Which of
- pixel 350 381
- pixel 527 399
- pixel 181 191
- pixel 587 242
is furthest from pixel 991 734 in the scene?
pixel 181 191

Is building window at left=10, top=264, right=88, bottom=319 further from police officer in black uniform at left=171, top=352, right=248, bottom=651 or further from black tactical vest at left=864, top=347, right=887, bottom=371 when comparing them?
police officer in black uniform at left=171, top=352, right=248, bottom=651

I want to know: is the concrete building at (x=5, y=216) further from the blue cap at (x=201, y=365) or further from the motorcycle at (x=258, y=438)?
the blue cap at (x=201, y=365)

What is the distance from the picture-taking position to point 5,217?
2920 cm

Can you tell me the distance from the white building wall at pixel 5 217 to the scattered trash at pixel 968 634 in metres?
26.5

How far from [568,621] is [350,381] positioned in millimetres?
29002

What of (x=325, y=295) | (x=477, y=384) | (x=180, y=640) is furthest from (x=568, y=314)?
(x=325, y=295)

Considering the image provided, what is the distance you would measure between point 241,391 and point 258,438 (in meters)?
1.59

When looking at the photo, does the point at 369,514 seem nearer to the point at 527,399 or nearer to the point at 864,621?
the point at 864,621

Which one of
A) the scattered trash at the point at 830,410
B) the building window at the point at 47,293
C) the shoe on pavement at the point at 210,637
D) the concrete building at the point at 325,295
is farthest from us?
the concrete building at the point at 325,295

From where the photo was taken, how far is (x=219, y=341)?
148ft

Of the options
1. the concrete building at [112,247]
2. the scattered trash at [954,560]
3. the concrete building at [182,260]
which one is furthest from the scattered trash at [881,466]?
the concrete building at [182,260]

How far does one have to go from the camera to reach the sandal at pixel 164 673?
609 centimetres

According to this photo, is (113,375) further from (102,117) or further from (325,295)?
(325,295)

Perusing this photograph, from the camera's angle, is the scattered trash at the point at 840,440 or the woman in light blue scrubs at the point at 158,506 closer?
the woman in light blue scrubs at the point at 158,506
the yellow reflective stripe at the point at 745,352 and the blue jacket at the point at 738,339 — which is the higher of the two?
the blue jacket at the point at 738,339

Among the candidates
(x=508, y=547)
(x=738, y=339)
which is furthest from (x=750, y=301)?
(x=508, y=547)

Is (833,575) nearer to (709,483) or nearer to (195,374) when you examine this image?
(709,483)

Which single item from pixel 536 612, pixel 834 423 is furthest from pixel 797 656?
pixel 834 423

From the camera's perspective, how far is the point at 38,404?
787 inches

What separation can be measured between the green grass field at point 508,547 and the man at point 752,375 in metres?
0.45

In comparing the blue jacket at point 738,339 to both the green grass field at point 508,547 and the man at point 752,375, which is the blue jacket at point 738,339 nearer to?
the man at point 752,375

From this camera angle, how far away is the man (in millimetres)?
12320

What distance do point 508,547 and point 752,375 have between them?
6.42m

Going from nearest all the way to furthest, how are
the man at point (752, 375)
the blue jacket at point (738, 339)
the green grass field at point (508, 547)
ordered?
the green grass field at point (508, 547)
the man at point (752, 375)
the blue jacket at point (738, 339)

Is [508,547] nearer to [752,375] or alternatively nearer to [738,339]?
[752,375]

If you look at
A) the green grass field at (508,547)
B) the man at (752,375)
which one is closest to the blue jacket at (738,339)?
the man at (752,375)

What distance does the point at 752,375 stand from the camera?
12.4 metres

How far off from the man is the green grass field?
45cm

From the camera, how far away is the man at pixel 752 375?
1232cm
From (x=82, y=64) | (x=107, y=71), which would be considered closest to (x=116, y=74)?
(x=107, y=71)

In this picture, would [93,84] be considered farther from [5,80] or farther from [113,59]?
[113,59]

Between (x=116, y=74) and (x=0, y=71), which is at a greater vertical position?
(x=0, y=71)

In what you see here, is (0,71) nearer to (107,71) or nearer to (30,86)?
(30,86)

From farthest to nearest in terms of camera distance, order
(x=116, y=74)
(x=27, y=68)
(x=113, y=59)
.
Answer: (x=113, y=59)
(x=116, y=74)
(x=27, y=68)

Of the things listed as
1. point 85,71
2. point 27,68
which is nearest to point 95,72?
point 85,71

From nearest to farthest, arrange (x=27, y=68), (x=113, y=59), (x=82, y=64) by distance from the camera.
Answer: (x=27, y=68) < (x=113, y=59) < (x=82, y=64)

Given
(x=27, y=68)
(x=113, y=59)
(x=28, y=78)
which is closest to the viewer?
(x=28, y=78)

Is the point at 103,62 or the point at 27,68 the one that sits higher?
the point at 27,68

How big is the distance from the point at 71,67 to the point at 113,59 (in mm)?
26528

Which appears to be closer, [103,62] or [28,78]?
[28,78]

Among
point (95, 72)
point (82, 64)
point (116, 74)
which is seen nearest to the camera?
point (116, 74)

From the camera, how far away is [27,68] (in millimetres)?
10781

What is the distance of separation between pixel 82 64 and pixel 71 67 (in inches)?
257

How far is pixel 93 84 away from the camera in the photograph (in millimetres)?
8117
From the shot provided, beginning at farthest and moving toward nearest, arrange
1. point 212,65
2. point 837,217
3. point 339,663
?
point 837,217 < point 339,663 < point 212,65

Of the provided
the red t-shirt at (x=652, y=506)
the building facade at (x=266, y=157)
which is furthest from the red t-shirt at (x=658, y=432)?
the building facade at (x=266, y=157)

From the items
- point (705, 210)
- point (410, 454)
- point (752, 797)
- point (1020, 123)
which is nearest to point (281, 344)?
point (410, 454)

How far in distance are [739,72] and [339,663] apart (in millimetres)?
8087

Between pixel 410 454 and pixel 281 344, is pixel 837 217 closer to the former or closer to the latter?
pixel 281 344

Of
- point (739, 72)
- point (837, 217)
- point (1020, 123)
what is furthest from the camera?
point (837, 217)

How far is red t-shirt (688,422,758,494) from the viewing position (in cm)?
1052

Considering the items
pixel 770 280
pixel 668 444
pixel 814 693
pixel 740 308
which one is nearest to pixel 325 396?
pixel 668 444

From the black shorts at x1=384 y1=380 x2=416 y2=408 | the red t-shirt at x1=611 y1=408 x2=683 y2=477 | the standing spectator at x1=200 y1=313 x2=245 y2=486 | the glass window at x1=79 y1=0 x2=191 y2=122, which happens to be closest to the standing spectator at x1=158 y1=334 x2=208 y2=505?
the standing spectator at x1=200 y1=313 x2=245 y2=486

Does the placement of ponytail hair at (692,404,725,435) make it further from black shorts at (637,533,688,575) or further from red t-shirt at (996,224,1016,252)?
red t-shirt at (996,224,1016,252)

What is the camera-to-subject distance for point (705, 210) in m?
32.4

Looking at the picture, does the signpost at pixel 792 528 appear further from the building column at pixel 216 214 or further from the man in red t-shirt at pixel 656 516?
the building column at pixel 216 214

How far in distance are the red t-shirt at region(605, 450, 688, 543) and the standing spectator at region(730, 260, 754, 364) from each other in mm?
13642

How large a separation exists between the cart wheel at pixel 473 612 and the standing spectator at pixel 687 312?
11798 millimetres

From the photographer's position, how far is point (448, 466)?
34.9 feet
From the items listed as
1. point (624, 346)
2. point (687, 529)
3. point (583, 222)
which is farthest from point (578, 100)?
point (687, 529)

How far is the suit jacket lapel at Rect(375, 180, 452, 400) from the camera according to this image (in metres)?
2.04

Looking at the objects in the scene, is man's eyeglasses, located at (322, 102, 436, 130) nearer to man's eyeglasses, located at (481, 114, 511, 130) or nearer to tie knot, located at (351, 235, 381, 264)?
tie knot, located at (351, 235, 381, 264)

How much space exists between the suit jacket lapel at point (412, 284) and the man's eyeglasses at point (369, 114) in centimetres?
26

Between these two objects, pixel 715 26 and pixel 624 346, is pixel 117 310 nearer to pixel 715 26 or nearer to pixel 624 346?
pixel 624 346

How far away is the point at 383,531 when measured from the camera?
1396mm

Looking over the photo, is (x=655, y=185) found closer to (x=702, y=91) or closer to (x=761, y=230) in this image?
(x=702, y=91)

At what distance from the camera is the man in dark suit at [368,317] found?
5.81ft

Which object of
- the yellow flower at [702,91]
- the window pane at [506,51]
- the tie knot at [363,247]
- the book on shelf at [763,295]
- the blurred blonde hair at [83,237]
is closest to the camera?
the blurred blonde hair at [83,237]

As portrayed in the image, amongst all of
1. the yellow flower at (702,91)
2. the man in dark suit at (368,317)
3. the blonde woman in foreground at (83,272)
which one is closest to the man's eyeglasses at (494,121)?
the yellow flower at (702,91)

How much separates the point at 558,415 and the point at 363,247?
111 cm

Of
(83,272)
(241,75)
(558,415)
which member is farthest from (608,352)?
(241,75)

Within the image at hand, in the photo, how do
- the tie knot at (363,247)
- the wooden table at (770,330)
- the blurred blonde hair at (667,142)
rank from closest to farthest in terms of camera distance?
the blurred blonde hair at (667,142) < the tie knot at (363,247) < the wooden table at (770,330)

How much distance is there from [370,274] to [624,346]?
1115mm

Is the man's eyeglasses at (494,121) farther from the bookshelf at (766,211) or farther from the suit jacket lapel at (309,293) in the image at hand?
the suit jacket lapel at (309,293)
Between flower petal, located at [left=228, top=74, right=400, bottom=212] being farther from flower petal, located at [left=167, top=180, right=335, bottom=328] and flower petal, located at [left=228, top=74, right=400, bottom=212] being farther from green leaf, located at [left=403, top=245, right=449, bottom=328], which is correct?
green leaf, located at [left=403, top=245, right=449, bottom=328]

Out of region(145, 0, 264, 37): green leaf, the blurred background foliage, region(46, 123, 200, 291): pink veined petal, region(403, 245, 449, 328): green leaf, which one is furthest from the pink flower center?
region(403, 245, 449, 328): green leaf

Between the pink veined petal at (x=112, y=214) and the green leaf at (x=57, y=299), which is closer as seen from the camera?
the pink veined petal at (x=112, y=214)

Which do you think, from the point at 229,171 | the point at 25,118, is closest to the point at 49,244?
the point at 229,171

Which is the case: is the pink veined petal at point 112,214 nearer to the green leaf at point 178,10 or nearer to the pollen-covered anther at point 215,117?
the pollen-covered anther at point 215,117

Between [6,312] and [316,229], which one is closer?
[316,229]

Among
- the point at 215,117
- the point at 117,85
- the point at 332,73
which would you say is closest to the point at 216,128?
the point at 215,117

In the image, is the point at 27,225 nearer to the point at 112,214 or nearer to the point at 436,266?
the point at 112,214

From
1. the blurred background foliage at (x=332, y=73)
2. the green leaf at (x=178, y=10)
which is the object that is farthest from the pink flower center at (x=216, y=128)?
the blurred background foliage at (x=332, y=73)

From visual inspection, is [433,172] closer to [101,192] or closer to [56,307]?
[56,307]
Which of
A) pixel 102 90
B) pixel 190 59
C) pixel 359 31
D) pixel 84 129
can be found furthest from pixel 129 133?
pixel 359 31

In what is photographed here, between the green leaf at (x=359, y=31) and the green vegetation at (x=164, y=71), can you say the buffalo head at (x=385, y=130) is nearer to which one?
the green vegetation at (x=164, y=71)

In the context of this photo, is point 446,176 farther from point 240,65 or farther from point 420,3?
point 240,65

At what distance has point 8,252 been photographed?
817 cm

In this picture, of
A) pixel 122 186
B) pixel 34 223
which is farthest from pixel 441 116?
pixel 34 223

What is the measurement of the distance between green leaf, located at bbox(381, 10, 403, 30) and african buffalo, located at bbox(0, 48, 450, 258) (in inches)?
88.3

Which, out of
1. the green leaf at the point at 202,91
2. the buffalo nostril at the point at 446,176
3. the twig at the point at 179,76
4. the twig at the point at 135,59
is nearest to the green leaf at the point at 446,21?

WRITTEN TASK:
Reproduce the material from its beginning through the line containing "609 centimetres", replacing "scattered trash" with "scattered litter" and leaving everything else unchanged.

COMPLETE OUTPUT:
Which of
- pixel 350 381
- pixel 527 399
- pixel 181 191
- pixel 587 242
is furthest from pixel 991 734 in the scene?
pixel 181 191

Is building window at left=10, top=264, right=88, bottom=319 further from police officer in black uniform at left=171, top=352, right=248, bottom=651 or further from black tactical vest at left=864, top=347, right=887, bottom=371 when comparing them?
police officer in black uniform at left=171, top=352, right=248, bottom=651

I want to know: is the concrete building at (x=5, y=216) further from the blue cap at (x=201, y=365) or further from the motorcycle at (x=258, y=438)?
the blue cap at (x=201, y=365)

What is the distance from the picture-taking position to point 5,217?
2920 cm

Can you tell me the distance from the white building wall at pixel 5 217 to the scattered litter at pixel 968 634 in metres?
26.5

How far from [568,621] is [350,381] positioned in millimetres?
29002

What of (x=325, y=295) | (x=477, y=384) | (x=180, y=640) is furthest from (x=568, y=314)?
(x=325, y=295)

Considering the image provided, what is the distance you would measure between point 241,391 and point 258,438 (in meters)?
1.59

When looking at the photo, does the point at 369,514 seem nearer to the point at 527,399 or nearer to the point at 864,621?
the point at 864,621

Which one of
A) the scattered litter at the point at 830,410
B) the building window at the point at 47,293
C) the shoe on pavement at the point at 210,637
D) the concrete building at the point at 325,295
is farthest from us?
the concrete building at the point at 325,295

From where the photo was taken, how far is (x=219, y=341)?
148ft

Of the options
1. the concrete building at [112,247]
2. the scattered litter at [954,560]
3. the concrete building at [182,260]
which one is furthest from the scattered litter at [881,466]?
the concrete building at [182,260]

How far does one have to go from the camera to reach the sandal at pixel 164 673?
609 centimetres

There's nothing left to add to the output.